Genre : Romans et nouvelles – français

Flammarion

22.00 €

ISBN : 9782081246331

GENCOD : 9782081246331

Sortie le : 08/09/2010

 

Choix de Laurent Lebourg de la librairie Privat Chapitre à Perpignan (66)

Un artiste contemporain d’un naturel calme, ne se prenant pas au sérieux et poursuivant son chemin sans prendre en otage son public, ni lui imposer sa vision du monde. Une créature purement littéraire qui n’appartiendrait qu’à l’univers de Michel Houellebecq ? On aimerait pourtant en rencontrer plus souvent !

Dans son dernier roman, l’auteur des Particules élémentaires ose franchir le cap qui sépare la réalité de la fiction. Il mêle des personnages fictifs comme l’artiste Jed et d’autres bien réels tels que Beigbeder, Jean-Pierre Pernaut, et surtout lui-même ! Peu d’écrivains traversent cette frontière littéraire, car la polémique médiatique et les procès abusifs sont souvent en embuscade. Qui oserait – sinon lui – dresser le portrait des icônes tendances comme Jeff Koons et Damien Hirst, cet Éros et ce Thanatos se partageant le marché de l’art contemporain ?

Dans La carte et le territoire, le lecteur retrouvera ce fameux coup de pinceau qui avait valu à Michel Houellebecq ses premiers succès. Ses talents de romancier-sociologue sont donc de retour. Sa recette est simple : il nous dévoile le quotidien tel qu’il est, sans retouche, prenant au contraire le parti d’en enlever les paillettes factices, tout en évitant le piège de déraper dans le sordide.

Le résultat : Un tableau réaliste de notre société où l’amertume et la lucidité se partagent le territoire. Relevons cette scène du repas de noël : L’artiste dîne en tête à tête avec son père. Le silence et la solitude sont oppressants. L’ambiance glauque du restaurant est si bien rendue qu’elle nous évoque inévitablement les toiles désenchantées d’Edward Hopper.

Le quotidien, l’ordinaire : c’est de la matière première sous-exploitée pour le romancier d’aujourd’hui. Houellebecq s’en empare avec une aisance déconcertante.

C’est probablement là que réside la quintessence de son talent. En voilà un auteur fascinant : il arrive à nous captiver en parlant durant quelques pages d’un vieux radiateur en fonte !

Étonnant funambule des lettres : vers le milieu du livre, il s’offre le luxe d’une virée soudaine dans le roman noir ! Caprice d’écrivain gâté qui saborde son bel ouvrage ? D’abord surpris, le lecteur est rapidement conquis par cette rupture des codes littéraires, car son style semble s’accommoder de toutes les extravagances. Peut-on d’ailleurs citer un auteur possédant un degré tel d’autodérision, au point de se mettre en scène en écrivain négligé, se faisant assassiner, puis effectuant son dernier voyage dans un cercueil d’enfant ?

**Consignes:**
• a. Transcrivez fidèlement un passage de la critique : commencez aux mots « Le résultat : Un » et arrêtez-vous après « désenchantées d’Edward Hopper. ».
• b. Ces affirmations concordent-elles avec la critique ? Répondez à chacune par oui ou par non, en citant textuellement les mots de la critique qui tranchent.
(i) Le roman mêle des personnages inventés et des personnes réelles.
(ii) Pendant le repas de Noël, l'artiste dîne en tête à tête avec sa mère.
(iii) La virée dans le roman noir survient à la fin du livre.
Les lignes ci-dessous proviennent d'une autre source que la critique.

**Données affichées:**
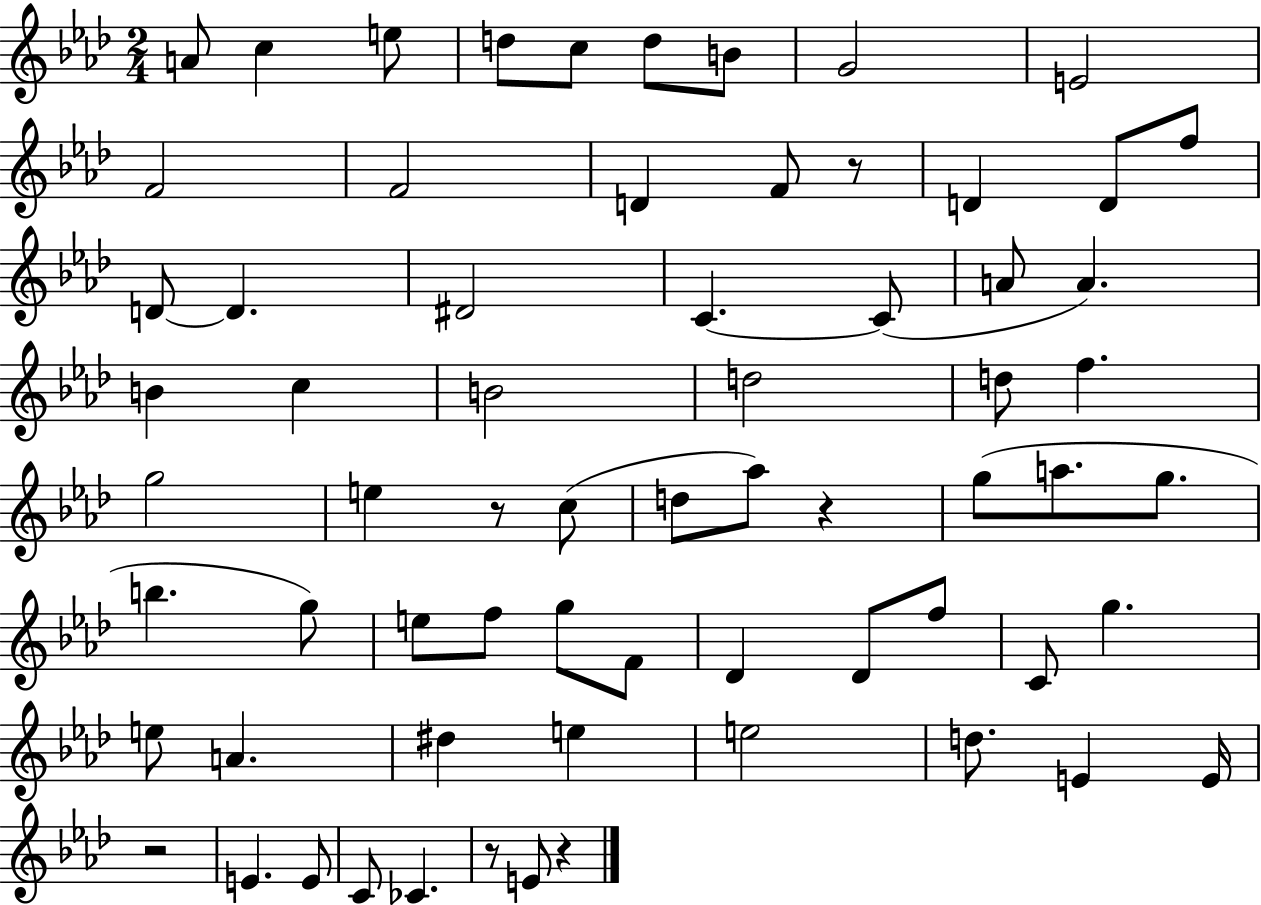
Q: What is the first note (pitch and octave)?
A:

**Corrigé:**
• a.
Le résultat : Un tableau réaliste de notre société où l’amertume et la lucidité se partagent le territoire. Relevons cette scène du repas de noël : L’artiste dîne en tête à tête avec son père. Le silence et la solitude sont oppressants. L’ambiance glauque du restaurant est si bien rendue qu’elle nous évoque inévitablement les toiles désenchantées d’Edward Hopper.

• b.
(i) Oui : « Il mêle des personnages fictifs comme l’artiste Jed et d’autres bien réels »
(ii) Non : « L’artiste dîne en tête à tête avec son père. »
(iii) Non : « vers le milieu du livre, il s’offre le luxe d’une virée soudaine dans le roman noir »